Gangliosides are glycosphingolipids composed of an oligosaccharide
that contains one or more sialic acid residues and is linked to a
ceramide, a lipid composed of a long chain base (LCB) that bears an
amide-linked fatty acyl group (FA). The ceramide portions of gangliosides
are embedded in cell membranes; the exposed glycans interact with
the extracellular environment. Gangliosides play a myriad of roles
in activities such as cell–cell communication, formation of
lipid rafts, cellular adhesion, calcium homeostasis, host-pathogen
interaction, and viral invasion. Although the epitopes responsible
for the interactions of gangliosides are located in the glycan, the
epitope presentation is strongly influenced by the orientation of
the attached ceramide within the lipid membrane, a feature that depends
on the details of its structure, that is, the specific LCB and FA.
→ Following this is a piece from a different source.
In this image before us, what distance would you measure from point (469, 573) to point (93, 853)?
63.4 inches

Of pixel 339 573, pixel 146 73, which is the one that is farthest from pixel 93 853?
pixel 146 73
Since the identities of both the glycan and the ceramide affect the
activity of gangliosides, it is important to characterize the individual
intact molecular forms. We report here a mass spectrometry-based method
that combines the information gained from low-energy collision-induced
dissociation (CID) measurements for the determination of the glycan
with tandem mass spectra obtained at stepped higher-energy CID for
the detailed characterization of the LCB and FA components of intact
gangliosides. We provide results from applications of this method
to the analysis of gangliosides present in bovine and human milk in
order to demonstrate the assignment of LCB and FA for intact gangliosides
and differential detection of isomeric ceramide structures.